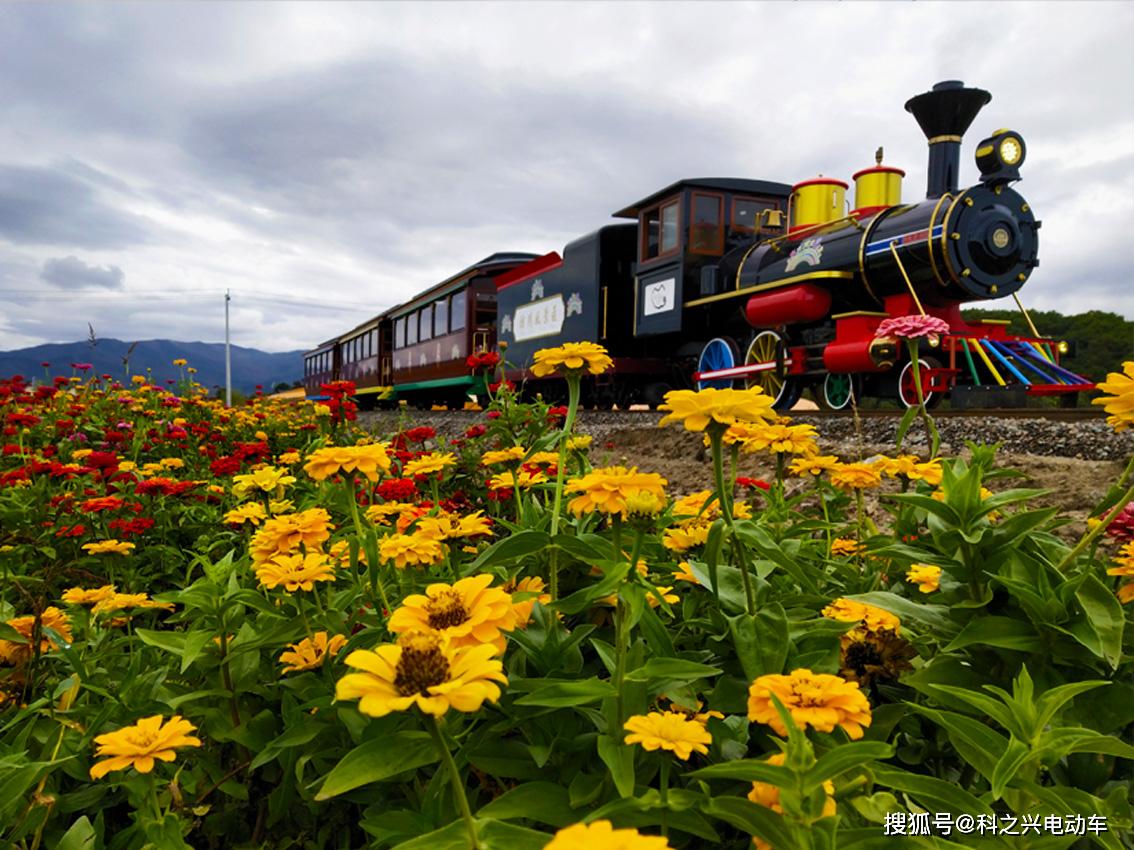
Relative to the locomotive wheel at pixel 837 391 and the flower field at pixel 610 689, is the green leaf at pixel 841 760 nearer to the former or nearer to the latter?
the flower field at pixel 610 689

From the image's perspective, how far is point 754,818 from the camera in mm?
844

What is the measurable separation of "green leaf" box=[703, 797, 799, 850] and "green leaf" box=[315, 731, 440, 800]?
37 cm

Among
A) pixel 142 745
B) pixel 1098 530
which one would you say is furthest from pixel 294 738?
pixel 1098 530

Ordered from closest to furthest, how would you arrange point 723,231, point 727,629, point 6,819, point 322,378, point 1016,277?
1. point 6,819
2. point 727,629
3. point 1016,277
4. point 723,231
5. point 322,378

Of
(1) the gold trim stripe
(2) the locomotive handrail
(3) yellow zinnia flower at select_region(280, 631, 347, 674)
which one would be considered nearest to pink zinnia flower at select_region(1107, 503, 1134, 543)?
(3) yellow zinnia flower at select_region(280, 631, 347, 674)

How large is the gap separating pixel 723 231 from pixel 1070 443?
5710 mm

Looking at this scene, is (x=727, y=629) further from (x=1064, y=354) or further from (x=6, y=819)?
(x=1064, y=354)

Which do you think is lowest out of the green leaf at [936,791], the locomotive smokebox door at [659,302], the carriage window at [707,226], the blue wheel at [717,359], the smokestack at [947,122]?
the green leaf at [936,791]

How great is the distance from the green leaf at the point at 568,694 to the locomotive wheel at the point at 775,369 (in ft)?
24.1

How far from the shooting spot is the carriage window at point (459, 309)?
1393 cm

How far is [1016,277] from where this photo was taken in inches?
283

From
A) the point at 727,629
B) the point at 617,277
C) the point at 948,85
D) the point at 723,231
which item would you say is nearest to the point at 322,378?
the point at 617,277

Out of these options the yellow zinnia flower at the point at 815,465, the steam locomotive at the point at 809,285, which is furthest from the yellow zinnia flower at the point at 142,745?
the steam locomotive at the point at 809,285

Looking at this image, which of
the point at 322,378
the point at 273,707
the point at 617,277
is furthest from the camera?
the point at 322,378
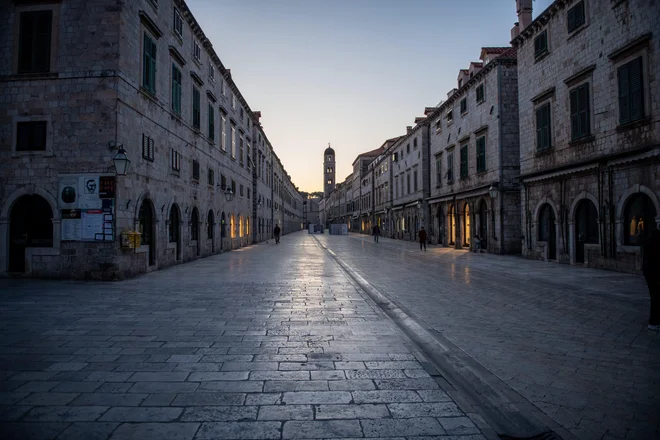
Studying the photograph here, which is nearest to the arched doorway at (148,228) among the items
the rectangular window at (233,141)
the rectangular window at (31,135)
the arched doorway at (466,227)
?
the rectangular window at (31,135)

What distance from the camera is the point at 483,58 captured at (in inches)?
987

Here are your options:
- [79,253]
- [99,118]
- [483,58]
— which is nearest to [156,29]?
[99,118]

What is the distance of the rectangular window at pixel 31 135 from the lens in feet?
41.0

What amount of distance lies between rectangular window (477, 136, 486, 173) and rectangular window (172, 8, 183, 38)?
18.1 metres

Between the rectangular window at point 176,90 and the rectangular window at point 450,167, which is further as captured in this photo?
the rectangular window at point 450,167

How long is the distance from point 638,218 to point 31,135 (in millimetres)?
20072

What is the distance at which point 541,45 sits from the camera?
18.5 meters

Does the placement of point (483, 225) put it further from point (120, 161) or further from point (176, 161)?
point (120, 161)

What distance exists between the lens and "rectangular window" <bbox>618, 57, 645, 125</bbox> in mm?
12906

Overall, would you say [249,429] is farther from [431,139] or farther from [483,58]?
[431,139]

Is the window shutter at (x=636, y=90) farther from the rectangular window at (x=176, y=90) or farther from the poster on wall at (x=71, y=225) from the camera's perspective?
the poster on wall at (x=71, y=225)

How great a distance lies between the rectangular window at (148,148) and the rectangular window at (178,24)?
242 inches

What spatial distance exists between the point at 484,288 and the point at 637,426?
301 inches

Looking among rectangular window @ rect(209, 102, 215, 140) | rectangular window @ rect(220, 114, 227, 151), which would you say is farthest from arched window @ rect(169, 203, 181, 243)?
rectangular window @ rect(220, 114, 227, 151)
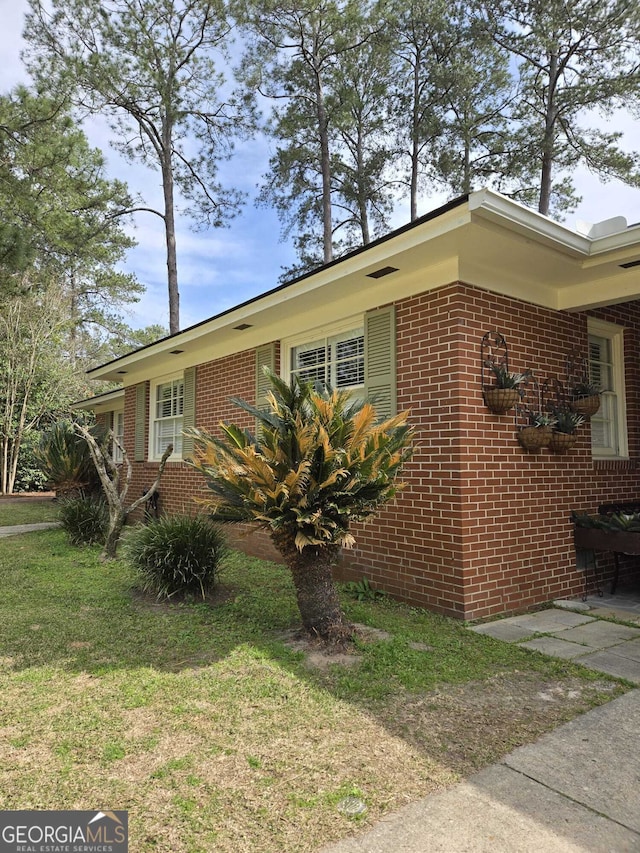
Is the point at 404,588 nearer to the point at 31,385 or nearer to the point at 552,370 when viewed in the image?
the point at 552,370

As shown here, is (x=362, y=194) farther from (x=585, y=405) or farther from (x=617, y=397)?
(x=585, y=405)

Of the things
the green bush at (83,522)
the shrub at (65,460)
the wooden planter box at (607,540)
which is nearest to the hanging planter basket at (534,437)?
the wooden planter box at (607,540)

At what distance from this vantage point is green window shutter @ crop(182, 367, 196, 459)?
336 inches

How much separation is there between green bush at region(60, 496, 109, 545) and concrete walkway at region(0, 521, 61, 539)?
183 centimetres

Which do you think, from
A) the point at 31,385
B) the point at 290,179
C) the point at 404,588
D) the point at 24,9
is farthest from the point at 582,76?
the point at 31,385

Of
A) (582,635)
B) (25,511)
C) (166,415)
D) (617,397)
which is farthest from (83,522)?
(617,397)

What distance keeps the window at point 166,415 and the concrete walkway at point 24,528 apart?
2.62m

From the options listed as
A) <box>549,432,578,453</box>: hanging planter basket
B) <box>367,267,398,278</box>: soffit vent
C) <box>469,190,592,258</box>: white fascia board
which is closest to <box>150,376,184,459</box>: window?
<box>367,267,398,278</box>: soffit vent

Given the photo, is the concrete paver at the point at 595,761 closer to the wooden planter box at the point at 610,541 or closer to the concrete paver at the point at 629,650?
the concrete paver at the point at 629,650

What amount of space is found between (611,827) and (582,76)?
13.6 metres

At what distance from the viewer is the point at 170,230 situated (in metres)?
16.2

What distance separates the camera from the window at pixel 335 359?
5.73 meters

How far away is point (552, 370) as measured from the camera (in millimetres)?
5250

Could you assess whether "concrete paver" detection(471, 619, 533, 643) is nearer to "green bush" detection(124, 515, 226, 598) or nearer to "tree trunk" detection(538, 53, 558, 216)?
"green bush" detection(124, 515, 226, 598)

Exercise details: Output everything from the line containing "Could you assess" down to the last line of the rows above as a Markdown table with the columns No. and Line, numbering each line and skipping blank lines.

Answer to this problem:
| No. | Line |
|---|---|
| 1 | Could you assess whether "concrete paver" detection(471, 619, 533, 643) is nearer to "green bush" detection(124, 515, 226, 598) or nearer to "tree trunk" detection(538, 53, 558, 216)? |
| 2 | "green bush" detection(124, 515, 226, 598) |